So you think you're a pretty good high school basketball player, huh? Good enough to play at the next level, right? Well you better listen up, because the transition isn't a layup.
Ishpeming girls coach Ryan Reichel starred at the high school level for Westwood and went on to Northern Michigan University, where he said he was anything but a star. That switch from being the best player on the team to being a role player can be difficult for many kids to handle, and it sometimes derails careers.
"You gotta go in with the mindset saying 'I'm gonna do whatever it takes to be a player for this program,'" said Reichel, "and if that means I'm just gonna play defense or I'm just gonna be a passer, you better enjoy that role. If you don't you won't get on the floor and your experience won't be as enjoyable as mine was at the end of my career."

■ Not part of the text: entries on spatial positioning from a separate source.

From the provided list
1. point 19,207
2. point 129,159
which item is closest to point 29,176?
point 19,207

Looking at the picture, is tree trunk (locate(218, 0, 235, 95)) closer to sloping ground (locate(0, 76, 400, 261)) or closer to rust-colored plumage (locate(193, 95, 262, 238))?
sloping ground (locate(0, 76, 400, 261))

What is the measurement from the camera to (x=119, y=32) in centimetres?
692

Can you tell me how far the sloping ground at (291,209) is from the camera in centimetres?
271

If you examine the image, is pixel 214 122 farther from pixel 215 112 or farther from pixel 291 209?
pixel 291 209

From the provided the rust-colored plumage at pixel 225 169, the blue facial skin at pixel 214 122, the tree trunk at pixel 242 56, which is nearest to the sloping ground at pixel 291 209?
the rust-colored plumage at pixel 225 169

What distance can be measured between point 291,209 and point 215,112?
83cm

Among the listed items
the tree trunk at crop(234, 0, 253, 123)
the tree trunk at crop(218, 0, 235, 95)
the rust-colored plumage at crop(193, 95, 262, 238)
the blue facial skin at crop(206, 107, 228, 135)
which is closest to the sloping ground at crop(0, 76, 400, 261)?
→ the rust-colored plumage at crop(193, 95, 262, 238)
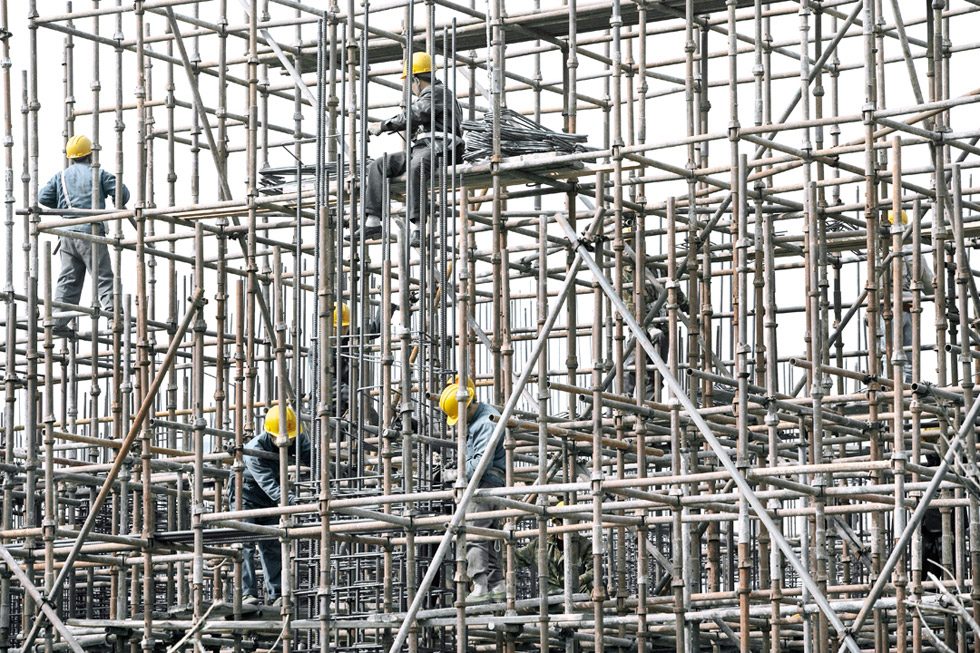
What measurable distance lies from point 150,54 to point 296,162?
4.41 metres

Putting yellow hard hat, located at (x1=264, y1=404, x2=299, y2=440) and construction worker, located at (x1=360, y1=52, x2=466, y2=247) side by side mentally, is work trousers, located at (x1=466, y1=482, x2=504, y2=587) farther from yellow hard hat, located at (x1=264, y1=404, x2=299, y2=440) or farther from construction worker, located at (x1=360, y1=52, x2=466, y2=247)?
construction worker, located at (x1=360, y1=52, x2=466, y2=247)

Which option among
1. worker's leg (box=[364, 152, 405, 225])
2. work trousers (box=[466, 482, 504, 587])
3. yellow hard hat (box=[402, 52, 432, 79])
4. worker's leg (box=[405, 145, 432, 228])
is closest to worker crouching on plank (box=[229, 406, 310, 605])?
work trousers (box=[466, 482, 504, 587])

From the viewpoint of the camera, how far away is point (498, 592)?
69.1 feet

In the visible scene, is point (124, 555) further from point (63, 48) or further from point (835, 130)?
point (835, 130)

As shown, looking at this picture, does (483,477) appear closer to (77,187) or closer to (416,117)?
(416,117)

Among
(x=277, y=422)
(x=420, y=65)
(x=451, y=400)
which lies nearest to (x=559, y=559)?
(x=451, y=400)

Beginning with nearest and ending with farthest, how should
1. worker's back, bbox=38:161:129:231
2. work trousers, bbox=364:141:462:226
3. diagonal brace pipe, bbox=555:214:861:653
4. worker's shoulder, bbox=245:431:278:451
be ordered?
1. diagonal brace pipe, bbox=555:214:861:653
2. work trousers, bbox=364:141:462:226
3. worker's shoulder, bbox=245:431:278:451
4. worker's back, bbox=38:161:129:231

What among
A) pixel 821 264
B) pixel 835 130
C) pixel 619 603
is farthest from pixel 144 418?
pixel 835 130

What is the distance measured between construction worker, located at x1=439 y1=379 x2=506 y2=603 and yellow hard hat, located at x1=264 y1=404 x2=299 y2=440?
1309mm

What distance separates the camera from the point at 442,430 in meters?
20.8

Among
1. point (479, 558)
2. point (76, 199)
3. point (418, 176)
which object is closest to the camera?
point (479, 558)

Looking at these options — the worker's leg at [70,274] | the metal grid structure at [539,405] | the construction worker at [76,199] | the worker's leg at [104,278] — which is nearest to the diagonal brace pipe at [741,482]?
the metal grid structure at [539,405]

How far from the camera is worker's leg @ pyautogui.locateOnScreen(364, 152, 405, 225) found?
21562mm

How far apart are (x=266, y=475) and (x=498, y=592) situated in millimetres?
2349
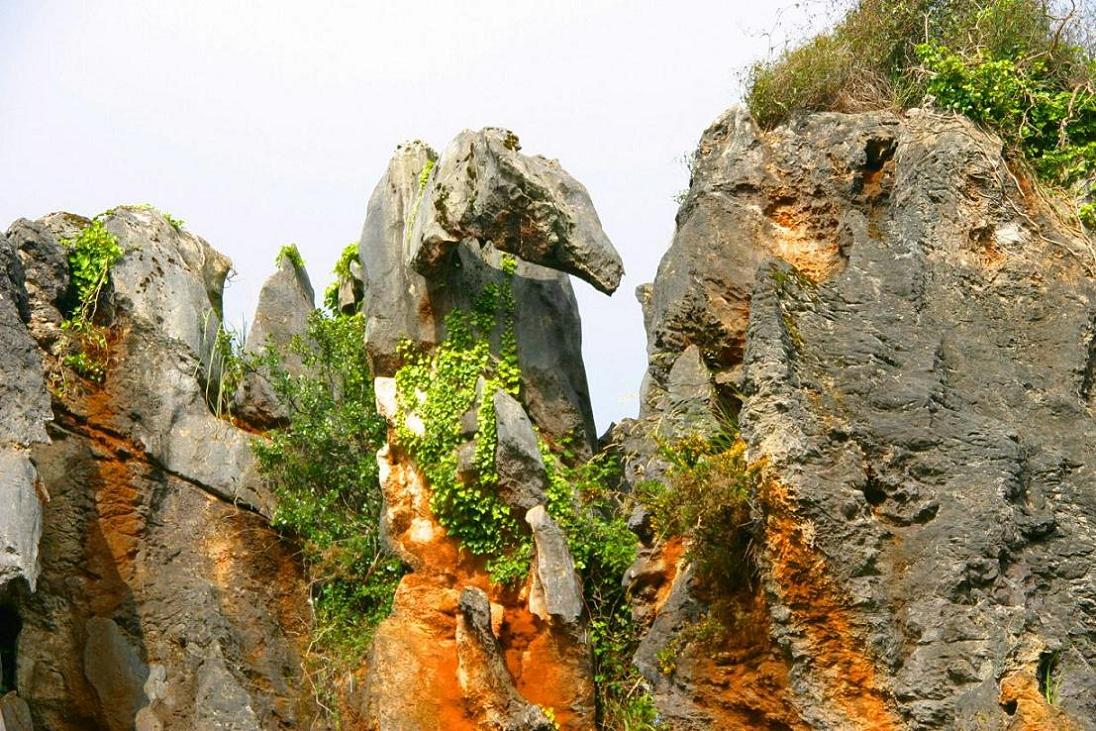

Many players say they love basketball. But do you really love basketball? Would you dedicate every second of your life to basketball? Many people wouldn't. If you're not a part of that group, don't bother trying to play at the next level. Negaunee coach Brandon Sager, who is No. 14 on the NMU all-time scoring list by the way, said you have to love the grind in order to succeed in college.
"I think a lot of people don't understand the effort that has to go in every single day," said Sager. "It's a grind, but you really have to make that commitment to do it. It has to be your number one priority, and I think a lot of...high school players in general don't really realize it. It's committing to making yourself as good as you can be whether it be your body, your skill set, even the mental part of the game."
A typical day for a college athlete looks much different than a typical day for a normal college student. Gwinn coach Ben Olsen played a year of college ball and gave an example of exactly what a player has to commit to.
Tell me if this sounds like your idea of fun:
"Six a.m. you're up lifting, working out, then you have classes somewhere between 8 o'clock and 2 o'clock. Then you try to eat together as a team, then you have practice or film and then you have practice after that. You're going from basically six in the morning until six, seven, eight at night. If you're not fully committed and don't truly love the game of basketball and being around it almost all the time, it really turns into a full-time job."
I don't see any time carved out for afternoon naps or Netflix binge sessions, so there's no way I'd ever make it as a college basketball player.
Still want that lifestyle? Great. Keep reading.
Notice a trend here? We haven't really mentioned any kind of basketball skills required, or what the perfect height is, or which summer camps you should go to. That's all secondary in the eyes of most college coaches. Jim Finkbeiner, the Gwinn boys coach, said scouts usually ask him about a player’s personality first and what kind of teammate he is.
"They want to know what kind of person this player is," said Finkbeiner. "Is he easy to get along with? How does he interact with other players? Even bigger is what kind of student is he? If you want to succeed at the next level, it's going to take more than just your basketball skills to get there. These people are looking for good kids and that means in more than just on the basketball floor."
Having a good personality is nice, being a good teammate is nice, but what happens when an opposing player dunks on you? Or what about when you turn the ball over five times in a half? Are you going to get mad? Are you going to make another dumb play?
"They (college coaches) want to see how you handle tough situations," said Marquette boys coach Brad Nelson. "If you're gonna get down if something goes wrong, it's just going to compound the problem. That's something that college coaches at that level, they don't want to deal with having to fix that. They can take skill sets and work with that and make kids better and integrate them into the system, but if the kid doesn't have it mentally, it makes it pretty hard to do things at that level."
So after all that, all the time spent in the summer, the 6 a.m. workouts, let's say you made the team. You have a decent spot as a role player. The hard part is over, right? Wrong, says Negaunee boys coach Dan Waterman. That's actually just the beginning. The next challenge is keeping your spot.
"A college coach's job is to recruit your replacement," said Waterman. "So you can never be satisfied with how you're playing at the time, or what your role is on the team. College coaches are hired and fired on their win-loss record...so they're always trying to bring in the best players and they're always trying to recruit someone better than you."
There you have it, the blueprint to becoming a successful college basketball player. Still think you have what it takes?